## Aim of the exercise
From the entries that follow, reproduce exactly and only the lines from the line with "interacting: 10%" to the line with "label granularity: sequence-level", endpoints included.

Stored data:
========================

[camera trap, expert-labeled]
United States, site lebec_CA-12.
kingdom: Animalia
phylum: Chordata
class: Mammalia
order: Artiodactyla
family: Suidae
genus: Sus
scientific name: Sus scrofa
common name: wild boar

========================

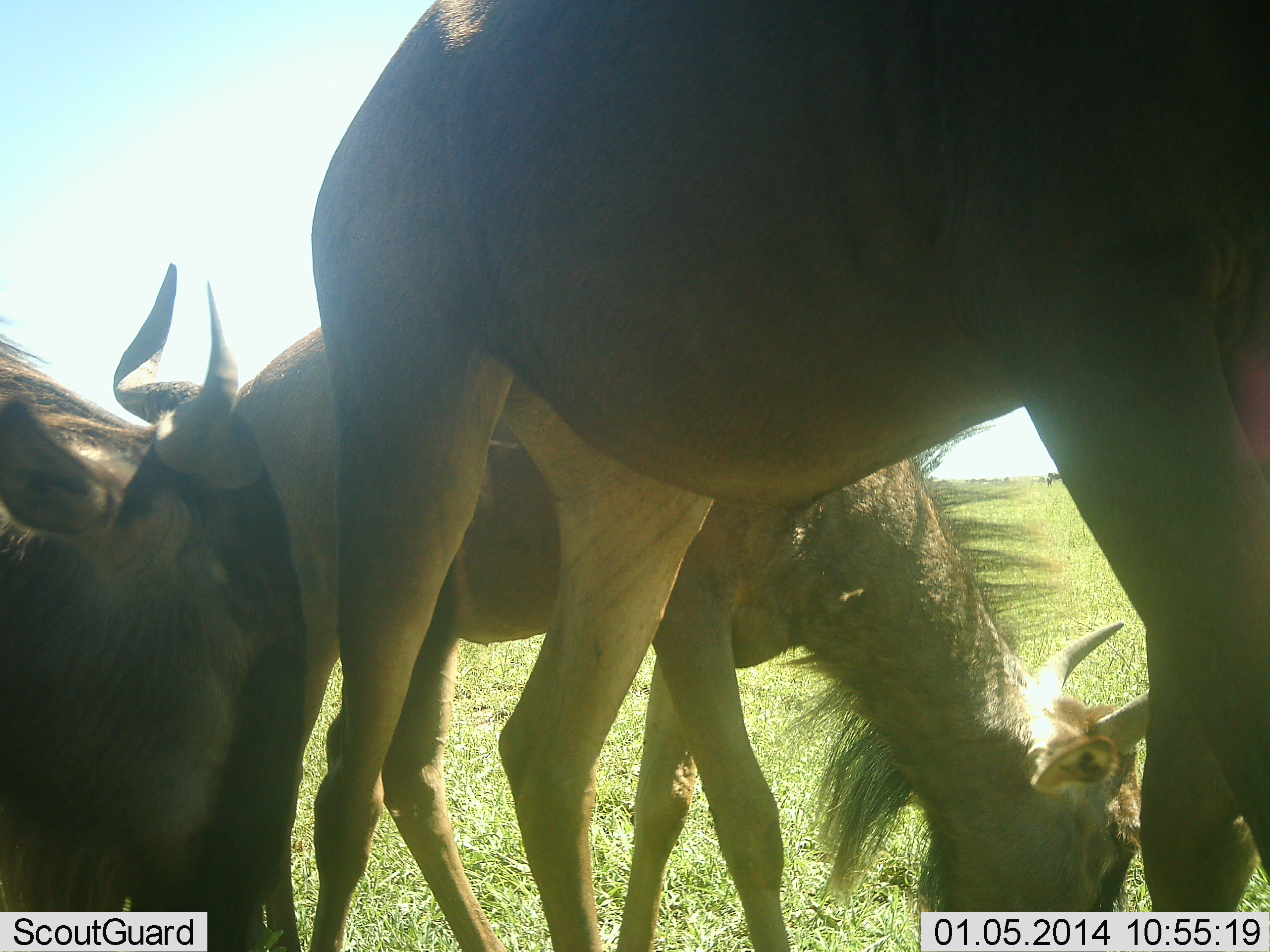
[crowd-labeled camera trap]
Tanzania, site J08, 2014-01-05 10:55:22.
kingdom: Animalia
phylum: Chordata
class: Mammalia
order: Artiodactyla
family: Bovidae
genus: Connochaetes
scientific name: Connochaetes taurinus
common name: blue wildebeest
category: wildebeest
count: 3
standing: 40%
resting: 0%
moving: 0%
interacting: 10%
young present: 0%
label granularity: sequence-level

========================

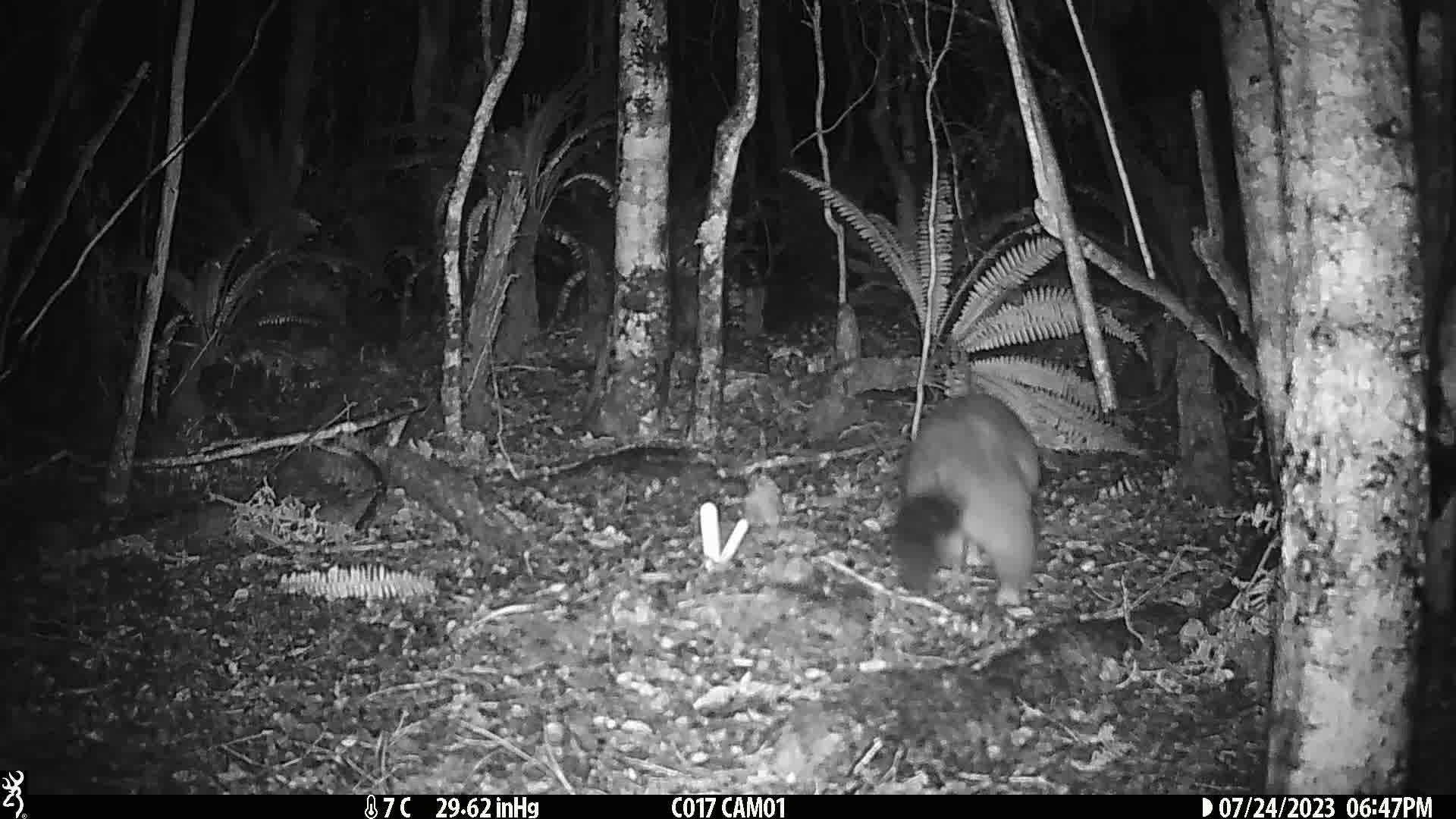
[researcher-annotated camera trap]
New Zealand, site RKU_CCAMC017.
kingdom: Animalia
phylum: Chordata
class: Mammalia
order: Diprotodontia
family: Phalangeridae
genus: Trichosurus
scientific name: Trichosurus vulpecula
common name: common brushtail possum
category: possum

========================

## Written reply
interacting: 10%
young present: 0%
label granularity: sequence-level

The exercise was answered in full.